Né en 1932, M. Ca Son s’est engagé dans l’Armée populaire vietnamienne à l’âge de 17 ans. En 1954, le jeune homme est parti à Diên Biên Phu, alors qu’il n’avait que 22 ans. Il s’est retrouvé soldat sur la colline A1 (Éliane 2 pour les combattants français) où il est resté 38 jours.

Émotions sincères envers l’ennemi

À l’approche de la célébration du 60e anniversaire de la victoire de Diên Biên Phu, le souvenir des ces journées difficiles l’envahissent à nouveau. Chaque fois qu’il se rappelle de ses amis de tranchées, il ne peut cacher ses émotions. «Quand j’évoque la bataille de Diên Biên Phu avec mes élèves et mes étudiants, je ne leur parle pas de l’esprit courageux des soldats vietnamiens, ni même des vagues d’assaut. Je leur raconte que la colline A1 s’étendait sur une superficie de 2.000 m², qu’environ 3.000 soldats vietnamiens y ont trouvé la mort et que chaque centimètre de terrain était inondé du sang de nos frères d’armes. Je leur ai expliqué que s’ils se rendaient sur cette colline, il leur faudrait mettre des bâtonnets d’encens absolument partout. Les jeunes ont beaucoup pleuré», confie M. Ca Son.

Le Musée de l’histoire militaire du Vietnam raconte quelques passages de la bataille
de Diên Biên Phu.

Les souvenirs de Diên Biên Phu restent toujours dans sa mémoire. M. Ca Son était cadre de la section des renseignements, bataillon 251, régiment 174, division 316. Le jeune soldat a pleuré à moult reprises devant la mort de ses camarades, mais aussi devant celle des soldats français. «Quand certains disent +piétiner les cadavres ennemis pour avancer+, c’est de la littérature. Nous, en réalité, nous avons vraiment marché sur le corps de nos ennemis, mais aucun être humain n’est fier d’enjamber le corps inanimé d’un autre. Sur la colline A1, les morts à enterrer étaient trop nombreux. La pluie, le soleil et les combats n’ont pas été cléments pour eux. On devait couvrir certains endroits avec des morceaux de parachutes. On hésitait à se déplacer entre les tranchées car la glaise collait aux semelles de chaussures. La boue était un mélange de sang et de chair de nos camarades et de nos adversaires», révèle M. Ca Son.

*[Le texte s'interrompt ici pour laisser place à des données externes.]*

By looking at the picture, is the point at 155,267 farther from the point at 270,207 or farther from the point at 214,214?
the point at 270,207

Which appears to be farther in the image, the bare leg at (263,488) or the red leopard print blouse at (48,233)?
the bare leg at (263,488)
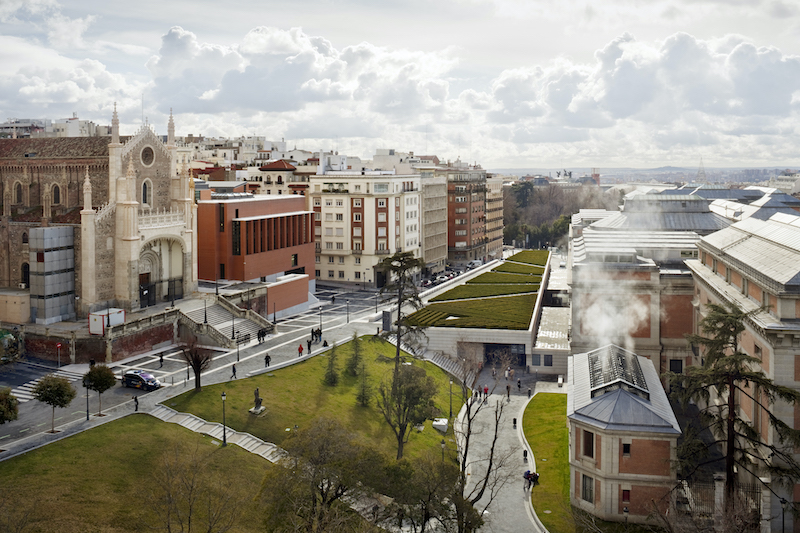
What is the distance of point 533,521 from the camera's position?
39844mm

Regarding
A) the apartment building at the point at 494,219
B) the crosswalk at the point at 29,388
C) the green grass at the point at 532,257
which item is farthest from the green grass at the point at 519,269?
the crosswalk at the point at 29,388

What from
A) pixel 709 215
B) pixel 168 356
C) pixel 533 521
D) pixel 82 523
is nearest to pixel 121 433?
pixel 82 523

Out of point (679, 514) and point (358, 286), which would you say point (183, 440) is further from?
point (358, 286)

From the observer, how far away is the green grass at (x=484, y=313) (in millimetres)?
69375

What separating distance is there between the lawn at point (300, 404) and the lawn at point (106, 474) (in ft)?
10.8

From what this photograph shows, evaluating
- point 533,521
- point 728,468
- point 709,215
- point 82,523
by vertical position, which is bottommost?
point 533,521

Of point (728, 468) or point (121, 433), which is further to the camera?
point (121, 433)

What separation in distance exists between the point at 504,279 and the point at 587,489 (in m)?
62.3

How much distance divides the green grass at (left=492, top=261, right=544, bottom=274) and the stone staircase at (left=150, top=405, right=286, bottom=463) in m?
67.5

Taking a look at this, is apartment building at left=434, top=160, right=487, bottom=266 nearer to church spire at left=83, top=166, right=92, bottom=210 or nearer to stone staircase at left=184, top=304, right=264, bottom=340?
stone staircase at left=184, top=304, right=264, bottom=340

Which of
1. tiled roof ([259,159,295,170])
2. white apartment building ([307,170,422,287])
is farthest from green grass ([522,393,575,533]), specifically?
tiled roof ([259,159,295,170])

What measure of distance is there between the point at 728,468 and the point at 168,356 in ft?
135

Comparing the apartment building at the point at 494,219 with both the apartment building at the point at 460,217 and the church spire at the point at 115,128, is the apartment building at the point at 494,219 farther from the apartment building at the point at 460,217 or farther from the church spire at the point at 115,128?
the church spire at the point at 115,128

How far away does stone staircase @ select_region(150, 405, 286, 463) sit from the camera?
4291 centimetres
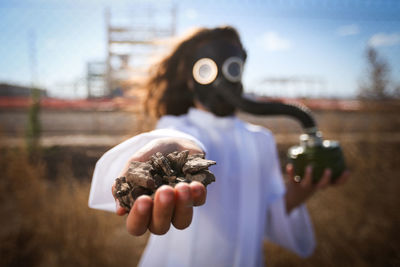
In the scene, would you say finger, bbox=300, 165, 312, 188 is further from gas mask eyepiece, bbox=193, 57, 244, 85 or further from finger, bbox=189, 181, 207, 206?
finger, bbox=189, 181, 207, 206

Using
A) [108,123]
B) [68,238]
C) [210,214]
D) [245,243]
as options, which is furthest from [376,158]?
[108,123]

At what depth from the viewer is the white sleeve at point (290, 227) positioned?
1275mm

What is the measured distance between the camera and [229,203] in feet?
3.40

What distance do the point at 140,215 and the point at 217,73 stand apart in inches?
32.0

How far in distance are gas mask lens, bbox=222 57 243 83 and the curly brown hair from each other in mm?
163

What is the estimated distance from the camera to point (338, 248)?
2.18 m

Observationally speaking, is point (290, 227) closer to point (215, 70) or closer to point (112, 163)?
point (215, 70)

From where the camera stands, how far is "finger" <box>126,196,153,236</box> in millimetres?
381

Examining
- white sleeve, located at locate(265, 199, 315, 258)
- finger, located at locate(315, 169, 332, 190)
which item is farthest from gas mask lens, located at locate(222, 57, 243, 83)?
white sleeve, located at locate(265, 199, 315, 258)

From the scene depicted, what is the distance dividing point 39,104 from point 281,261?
3.96 metres

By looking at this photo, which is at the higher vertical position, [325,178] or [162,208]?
[162,208]

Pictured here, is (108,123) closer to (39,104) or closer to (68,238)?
(39,104)

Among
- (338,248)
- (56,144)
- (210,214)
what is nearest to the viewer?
(210,214)

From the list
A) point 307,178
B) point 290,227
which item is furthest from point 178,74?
point 290,227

Un professeur après la guerre

Le jeune soldat connaissait le français : «J’entendais parfois des soldats adverses crier avant de mourir. Des frères d’armes me demandaient alors +Que dit-il ?+. Je leur répondais +Il appelle sa maman+. Les autres sont nos cibles. Mais on sait aussi que ce ne sont pas eux les responsables. Le véritable responsable, c’est le colonialisme. On sait que ces gens veulent nous tuer comme nous voulons les abattre. Mais mourants, mercenaires ou colonialistes, ils sont comme nous : des jeunes hommes qui n’ont pas encore de femmes et qui invoquent leur maman avant de s’éteindre».

À la fin de la guerre, Dô Ca Son est retourné à son quotidien. Il a travaillé 34 ans en tant que maître de conférences au Département de la langue russe à l’École normale supérieure des langues étrangères (maintenant Université des langues étrangères, Université nationale de Hanoi).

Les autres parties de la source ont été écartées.